DIRECTION:
Render the lines from the one containing "In spatial terms, is" through the end of the listing, inclusive, as a Markdown table with the columns Row and Line. Skip blank lines.

SUPPLIED INFORMATION:
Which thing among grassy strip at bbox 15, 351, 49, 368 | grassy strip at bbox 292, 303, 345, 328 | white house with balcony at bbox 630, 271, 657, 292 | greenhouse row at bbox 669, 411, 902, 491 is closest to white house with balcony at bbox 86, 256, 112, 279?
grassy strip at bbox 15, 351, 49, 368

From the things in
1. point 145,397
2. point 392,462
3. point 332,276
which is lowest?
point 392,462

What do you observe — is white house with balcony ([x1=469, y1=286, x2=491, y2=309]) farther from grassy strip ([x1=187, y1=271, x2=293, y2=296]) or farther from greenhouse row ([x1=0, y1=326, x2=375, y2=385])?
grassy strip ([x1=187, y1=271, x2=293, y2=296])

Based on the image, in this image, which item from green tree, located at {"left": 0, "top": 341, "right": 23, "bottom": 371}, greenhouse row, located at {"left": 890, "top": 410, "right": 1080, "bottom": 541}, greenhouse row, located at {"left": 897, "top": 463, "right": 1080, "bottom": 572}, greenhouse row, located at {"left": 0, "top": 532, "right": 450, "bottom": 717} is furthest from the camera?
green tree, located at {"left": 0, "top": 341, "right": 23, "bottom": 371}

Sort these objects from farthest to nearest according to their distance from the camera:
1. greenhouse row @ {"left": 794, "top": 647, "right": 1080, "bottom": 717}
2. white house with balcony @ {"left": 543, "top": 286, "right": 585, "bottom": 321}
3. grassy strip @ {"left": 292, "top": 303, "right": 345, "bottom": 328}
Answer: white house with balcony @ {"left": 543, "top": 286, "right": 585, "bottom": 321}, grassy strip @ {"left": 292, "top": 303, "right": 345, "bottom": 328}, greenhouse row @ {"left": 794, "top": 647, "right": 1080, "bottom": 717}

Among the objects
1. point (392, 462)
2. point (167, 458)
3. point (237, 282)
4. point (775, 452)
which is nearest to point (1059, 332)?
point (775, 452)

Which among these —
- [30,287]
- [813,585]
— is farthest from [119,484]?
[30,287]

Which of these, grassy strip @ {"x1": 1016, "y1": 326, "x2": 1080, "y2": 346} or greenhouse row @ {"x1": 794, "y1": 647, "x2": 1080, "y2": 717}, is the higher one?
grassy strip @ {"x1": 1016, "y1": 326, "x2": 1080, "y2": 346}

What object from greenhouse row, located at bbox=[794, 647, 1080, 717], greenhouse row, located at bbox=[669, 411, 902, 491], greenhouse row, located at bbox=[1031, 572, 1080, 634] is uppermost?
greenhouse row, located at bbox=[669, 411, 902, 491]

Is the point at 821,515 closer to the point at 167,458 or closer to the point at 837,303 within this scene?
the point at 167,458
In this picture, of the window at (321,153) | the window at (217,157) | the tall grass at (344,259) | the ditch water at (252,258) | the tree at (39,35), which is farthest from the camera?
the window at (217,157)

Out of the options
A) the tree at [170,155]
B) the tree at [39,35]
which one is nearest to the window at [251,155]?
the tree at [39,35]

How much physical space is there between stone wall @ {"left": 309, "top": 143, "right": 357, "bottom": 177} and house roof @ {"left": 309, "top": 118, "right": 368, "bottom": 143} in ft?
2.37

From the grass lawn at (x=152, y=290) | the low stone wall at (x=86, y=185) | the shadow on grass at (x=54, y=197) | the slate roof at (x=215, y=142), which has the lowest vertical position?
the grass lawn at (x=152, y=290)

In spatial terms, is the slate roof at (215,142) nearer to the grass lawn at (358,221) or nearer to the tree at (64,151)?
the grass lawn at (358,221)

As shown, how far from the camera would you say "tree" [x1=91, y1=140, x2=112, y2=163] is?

ANSWER:
| Row | Line |
|---|---|
| 1 | In spatial terms, is the slate roof at (215,142) nearer to the grass lawn at (358,221) or nearer to the tree at (64,151)? |
| 2 | the grass lawn at (358,221) |
| 3 | As shown, how far from the camera would you say "tree" [x1=91, y1=140, x2=112, y2=163] is? |